Siniestro, por suerte o por desgracia, la vida me ha hecho así. Intento pasármelo en grande, pero cada día una pequeñísima parte de mi mente me dice que algo va a acabar mal irremediablemente. Probablemente somos el único animal consciente de su fecha de caducidad. Dejemos en anecdótica la ida de olla de la parca, aunque voy vestido de negro igual. Se nota que escribo esto en la sala de espera de un hospital. Estoy solo, abandonado a mí mismo. Ahuyento a las masas. Sólo se escucha el murmullo de la máquina de refrescos. El notebook ilumina mi rostro, diabólico y divino. Hago sombra a una mesa que ha vivido experiencias que es mejor obviar: partidas interminables al mus, lloros torrenciales y a saber qué más. Horas, horas y horas. Esto es tan placentero como lavarse los dientes con una maquinilla de afeitar. Con agua helada. Bien helada. La cabeza no deja de pensar en cosas que no apetece imaginar. Jamás. Para distraer el alma, devoro periódicos y revistas sin sentir el papel. Miro las redes sociales y me entran ganas de poner un huevo. Leo críticas que no diseccionan el talento, aplauden el aburrimiento. Comentarios que hurgan en los ombligos. Dan de comer pelusas bien gordas a esa bestia llamada ego. Huesos que roer, carne que despedazar. ¿Pedantes por naturaleza o en defensa propia? Aprieto con fuerza el puño. Echo en falta esa guadaña que no tengo. A cambio, le doy al teclado.

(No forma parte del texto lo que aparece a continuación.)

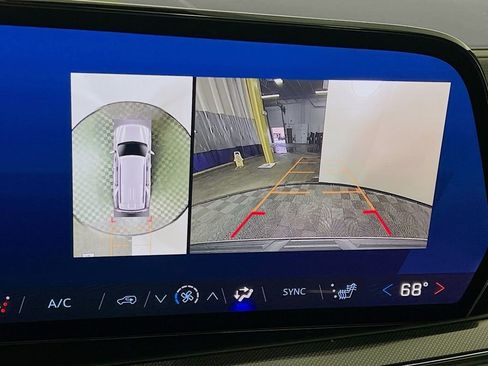 Used 2025 Chevrolet Tahoe RST w/ RST Capability Package image 14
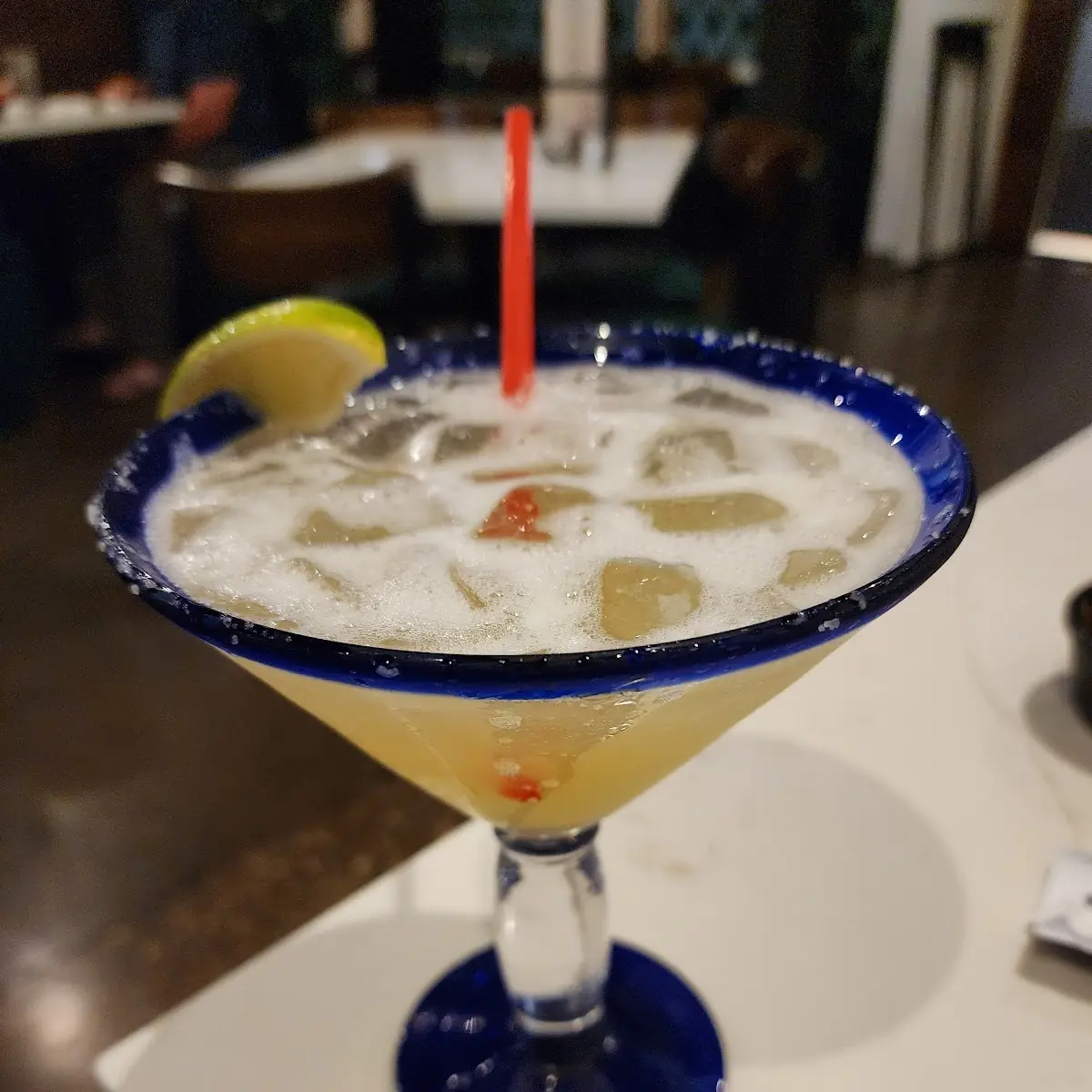 House Margaritas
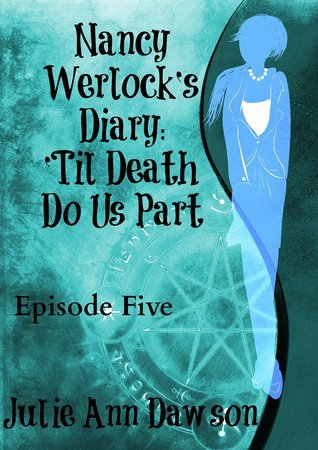 Nancy Werlock's Diary book cover 2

Ni me gusta ni me disgusta, más bien todo lo contrario, pero si algo tengo que decir es que me confundís y os confundo. He querido entenderos y he aceptado que no queréis entenderme, así que no voy a perder más el tiempo. Mi precioso tiempo biológico. Peino canas en los huevos. Concretamente dos. Mañana vaya usted a saber.